From that radiating cosmic vision comes a deep sonorous reply:

”I am the mighty world destroying time”

 He doesn’t say much more. In the Gita, rather than the universal form speaking of His infinite greatness, it is Arjun who overawed, begins to describe Him. Wide eyed he calls out: ” You are the primal cause, abode of the universe, the imperishable, the being and the non-being, the primal god, the ancient one, the one who pervades the universe, the adorable, the greatest Guru and implores his forgiveness for his inadvertent transgressions and presumptuous behavior as a friend, asking the Lord to be compassionate ”as a father to a son, a friend to a friend and as a lover to his beloved”( not overawed enough to give up friendship and love).

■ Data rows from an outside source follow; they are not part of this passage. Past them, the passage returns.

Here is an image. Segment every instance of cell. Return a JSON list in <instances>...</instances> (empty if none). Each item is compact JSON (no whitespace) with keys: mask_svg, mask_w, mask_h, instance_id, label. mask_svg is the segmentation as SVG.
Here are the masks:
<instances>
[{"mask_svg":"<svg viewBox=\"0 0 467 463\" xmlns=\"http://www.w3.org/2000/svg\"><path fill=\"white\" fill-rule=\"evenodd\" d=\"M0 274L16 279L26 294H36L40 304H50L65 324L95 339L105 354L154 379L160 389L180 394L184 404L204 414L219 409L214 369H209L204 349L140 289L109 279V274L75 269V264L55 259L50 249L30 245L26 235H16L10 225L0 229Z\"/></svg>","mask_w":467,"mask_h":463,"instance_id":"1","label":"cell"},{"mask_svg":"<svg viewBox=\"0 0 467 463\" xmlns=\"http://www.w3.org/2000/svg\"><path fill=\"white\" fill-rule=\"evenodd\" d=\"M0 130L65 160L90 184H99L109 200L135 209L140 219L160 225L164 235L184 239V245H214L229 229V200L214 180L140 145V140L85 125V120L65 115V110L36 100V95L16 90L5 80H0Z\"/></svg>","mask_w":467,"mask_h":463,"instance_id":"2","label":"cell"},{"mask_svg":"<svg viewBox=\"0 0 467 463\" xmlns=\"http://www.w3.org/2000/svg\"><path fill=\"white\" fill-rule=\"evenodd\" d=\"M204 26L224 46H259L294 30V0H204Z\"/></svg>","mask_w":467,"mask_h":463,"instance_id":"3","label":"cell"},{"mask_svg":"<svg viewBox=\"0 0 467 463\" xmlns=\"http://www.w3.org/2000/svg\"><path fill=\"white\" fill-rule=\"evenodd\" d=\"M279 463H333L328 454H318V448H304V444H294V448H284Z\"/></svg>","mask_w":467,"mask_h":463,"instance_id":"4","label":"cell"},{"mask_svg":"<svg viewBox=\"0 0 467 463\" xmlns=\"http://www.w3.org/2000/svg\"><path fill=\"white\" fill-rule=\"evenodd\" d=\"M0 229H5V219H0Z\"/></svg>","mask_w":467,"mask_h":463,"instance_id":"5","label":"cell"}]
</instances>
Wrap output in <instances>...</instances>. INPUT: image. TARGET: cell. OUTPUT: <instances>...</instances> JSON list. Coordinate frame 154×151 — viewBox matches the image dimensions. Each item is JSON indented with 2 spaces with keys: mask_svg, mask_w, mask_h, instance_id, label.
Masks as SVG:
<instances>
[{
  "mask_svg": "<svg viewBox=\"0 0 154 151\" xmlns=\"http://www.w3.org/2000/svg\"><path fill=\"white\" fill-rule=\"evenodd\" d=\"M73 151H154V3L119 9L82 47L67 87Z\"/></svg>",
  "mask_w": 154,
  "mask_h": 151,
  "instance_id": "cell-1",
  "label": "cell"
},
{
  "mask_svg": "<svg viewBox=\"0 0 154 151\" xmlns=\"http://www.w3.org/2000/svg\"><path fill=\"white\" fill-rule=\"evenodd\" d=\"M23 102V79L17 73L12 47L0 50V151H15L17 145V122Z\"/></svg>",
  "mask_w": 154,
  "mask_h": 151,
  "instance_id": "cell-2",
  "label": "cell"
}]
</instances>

 He admits that while he ”rejoices” at having seen what has never been seen before he is confounded with fear at what he is witnessing and can no longer bear to look upon such immense glory and fearful splendour and pleads that he would once again like to see his mortal friend. How very touching the melodramatic scene must have been.

 Thereupon the Great Lord, as it were, collapses in a moment the ‘Virat’ form with the brightness of a thousand suns resuming his mortal form of the Avatar, the gentle Krishna, touchingly consoling and comforting the terrified Arjun. The wonderful Arjun, quite like a Greek hero, courageous and righteous, rejoices on seeing his own familiar gentle friend Krishna once again.

The cosmic vision may appear weird to those not brought up in Hindu culture, but we must remember that it was explained in an indian scripture for an Indian audience over 2000 years ago. The vision would have been different, say like Michelangelo’s Last Judgement, painted at the Sistine Abbey, if a disciple of Christ had asked him the same question. In the Gita Krishna clarifies this in a simple verse:

‘In whatever way men seek me, in the same way do I carry out their desires, men pursue my path O Arjun, in many ways.

‘Whatever divine form any devotee with faith wishes to worship, the same faith in him I make unwavering.’

‘Endowed with that faith, he engages in the worship of that form and from it obtains his desires, which are actually ordained by Me.’